Nanosheets are two-dimensional polymeric materials which remain among the most actively researched areas of subject chemistry and physics. Generally, nanosheets are inorganic materials which can be created from bulk crystalline layered materials that have fascinating properties and functionalities, excellent electrochemical performance, and high potential for separation applications due to their exceptional molecular transport properties [1]. The nanomaterial has a sheet-like structure with a size larger than 100 nm and thickness less than 5 nm, which is only one or a few atoms thick. Topological indices quantify the physical as well as chemical properties of compounds by associating a unique number to chemical graphs which represent a chemical structure by denoting atoms by vertices and bonds are represented by edges of the graph.

Graphene derived from graphite is a highly attractive two-dimensional lubricating material, wear-resistant with low-friction characteristics [2,3,4], endowed with high conductivity, tensile strength, and remarkable toughness [5]. Other aspects of nanomaterials like optical properties, applications in human therapeutics, biocompatibility, and stability are established in [6,7,8]. Boron nitride nanosheets (BNNs) and nanotubes have closely analogous properties to carbon nanotubes. High stiffness and excellent chemical stability make BNNs an ideal material for reinforcement in polymers, ceramics, and metals. BNNs also exhibit excellent thermal conductivity, radiation shielding ability, and high electrical resistance [8,9]. These ultrathin 2D nanomaterials possess utilization for wide ranges of potential applications among the electronics/optoelectronics, electrocatalysis, batteries, supercapacitors, solar cells, photocatalysis, and sensing platforms.

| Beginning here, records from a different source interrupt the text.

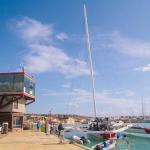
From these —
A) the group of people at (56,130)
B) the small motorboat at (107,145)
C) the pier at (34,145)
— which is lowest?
the small motorboat at (107,145)

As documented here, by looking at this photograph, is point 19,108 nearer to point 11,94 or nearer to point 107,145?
point 11,94

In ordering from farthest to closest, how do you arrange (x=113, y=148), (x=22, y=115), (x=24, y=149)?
(x=22, y=115) < (x=113, y=148) < (x=24, y=149)

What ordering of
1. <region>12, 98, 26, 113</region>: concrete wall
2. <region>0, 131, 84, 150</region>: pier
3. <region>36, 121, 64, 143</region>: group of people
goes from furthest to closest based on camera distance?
<region>12, 98, 26, 113</region>: concrete wall → <region>36, 121, 64, 143</region>: group of people → <region>0, 131, 84, 150</region>: pier

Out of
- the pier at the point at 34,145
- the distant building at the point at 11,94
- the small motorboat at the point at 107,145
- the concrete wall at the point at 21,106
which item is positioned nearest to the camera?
the pier at the point at 34,145

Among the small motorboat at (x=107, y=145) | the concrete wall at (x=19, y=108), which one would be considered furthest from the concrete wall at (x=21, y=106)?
the small motorboat at (x=107, y=145)

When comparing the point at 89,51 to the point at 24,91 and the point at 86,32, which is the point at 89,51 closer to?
the point at 86,32

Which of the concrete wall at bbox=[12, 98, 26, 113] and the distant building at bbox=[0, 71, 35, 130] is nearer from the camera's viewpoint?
the distant building at bbox=[0, 71, 35, 130]

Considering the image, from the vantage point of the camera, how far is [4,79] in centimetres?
5188

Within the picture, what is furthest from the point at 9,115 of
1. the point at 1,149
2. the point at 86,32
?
the point at 1,149

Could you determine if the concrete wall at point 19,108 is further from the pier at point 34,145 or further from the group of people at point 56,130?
the pier at point 34,145

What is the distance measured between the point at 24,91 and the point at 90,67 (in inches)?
481

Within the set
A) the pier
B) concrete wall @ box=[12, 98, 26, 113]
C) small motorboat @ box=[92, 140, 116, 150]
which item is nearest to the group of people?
the pier

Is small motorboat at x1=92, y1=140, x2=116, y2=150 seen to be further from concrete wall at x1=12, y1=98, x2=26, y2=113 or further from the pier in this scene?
concrete wall at x1=12, y1=98, x2=26, y2=113

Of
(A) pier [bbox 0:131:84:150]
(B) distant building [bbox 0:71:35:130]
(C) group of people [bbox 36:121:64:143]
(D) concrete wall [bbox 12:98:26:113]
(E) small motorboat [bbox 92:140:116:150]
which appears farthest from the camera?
(D) concrete wall [bbox 12:98:26:113]
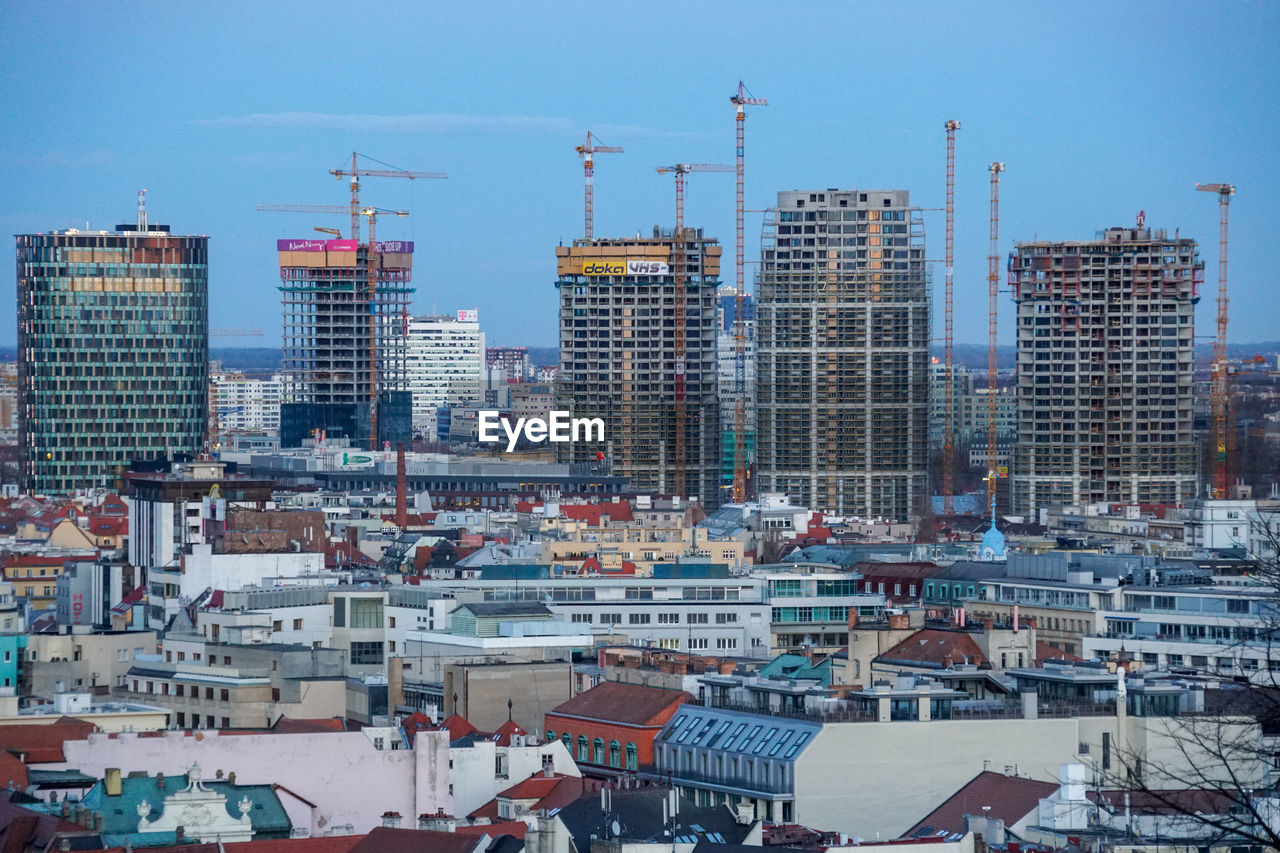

Today, topological indices are extensively applied in computational chemistry methods such as (Q)SARs ((Quantitative) Structure-Activity Relationships) in the area of toxicology and drug design: computational models are used to predict the behavior and effects of nanomaterials in biological systems. Topological indices (descriptors) provide a comprehensive understanding of the relationships between the physicochemical properties and the behavior of nanomaterials in biological systems for designing safe and functional nanomaterials. Quantitative Structure-Activity Relationship (QSAR) methods help to establish such relationships and have been widely studied [10,11,12,13].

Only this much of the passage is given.